Meredeem öffnete die Tür wieder einen Spalt und rief dem Direktor zu: „Ich fahre einmal rund um das Gebäude, um die Sauberkeit des Geländes beurteilen zu können. Sie warten hier.“
„Danke“, japste der Dicke.
Die Rundfahrt brachte für Rall und Zzorg keine neuen Einsichten. Die Kutsche verließ den gesicherten Bereich wieder durch das bewachte Tor. Dann schickte Meredeem den Zweiten Direktor Agarana der Fabrik zurück in sein Büro, nachdem er ihm noch zugestanden hatte, dass auf dem Gelände vergleichsweise ordentliche Verhältnisse herrschten.
Auf der Weiterfahrt wollten Rall und Zzorg über ihre Eindrücke diskutieren, aber Meredeem unterbrach sie: „Wir besichtigen jetzt eine Werft der Marine. Warten Sie mit Ihren Fragen, bis Sie die gesehen haben.“
„Aragotth liegt nicht am Meer“, sagte Zzorg. „Ist die Fahrt zur Werft nicht zu weit für heute?“
„Die Werft liegt flussabwärts wenige Meilen außerhalb der Stadt. Man hat den Fluss ausgebaggert, um ihn für große Kriegsschiffe befahrbar zu machen. Außerdem hat man einen Binnenhafen angelegt, der einerseits die Zulieferung für die Werft vereinfacht, andererseits der Marine einen Stützpunkt im Inland bietet.

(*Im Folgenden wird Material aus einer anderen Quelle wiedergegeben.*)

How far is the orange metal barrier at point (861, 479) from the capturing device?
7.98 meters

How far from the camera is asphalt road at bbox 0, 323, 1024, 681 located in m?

Falls eine fremde Flotte ...“
„Die einzige andere Flotte ist die der Freien Republik“, warf Rall ein.
Meredeem ließ sich davon nicht beeindrucken. Er fuhr fort: „Falls eine fremde Flotte diesen Marinestützpunkt angreifen will, muss sie den Fluss hochfahren. Für Segelschiffe ein Problem, nicht wahr? Einmal ganz davon abgesehen, dass derzeit an der Flussmündung am Meer zwei Festungen gebaut werden, die mit ihren Kanonen jedes fremde Schiff vernichten können.“
„Die Karolische Republik bereitet sich auf einen Krieg vor“, sagte Rall düster.
Meredeem schwieg.
Auch die Einfahrt zur Werft war schwer bewacht. Doch die Kutsche durfte passieren.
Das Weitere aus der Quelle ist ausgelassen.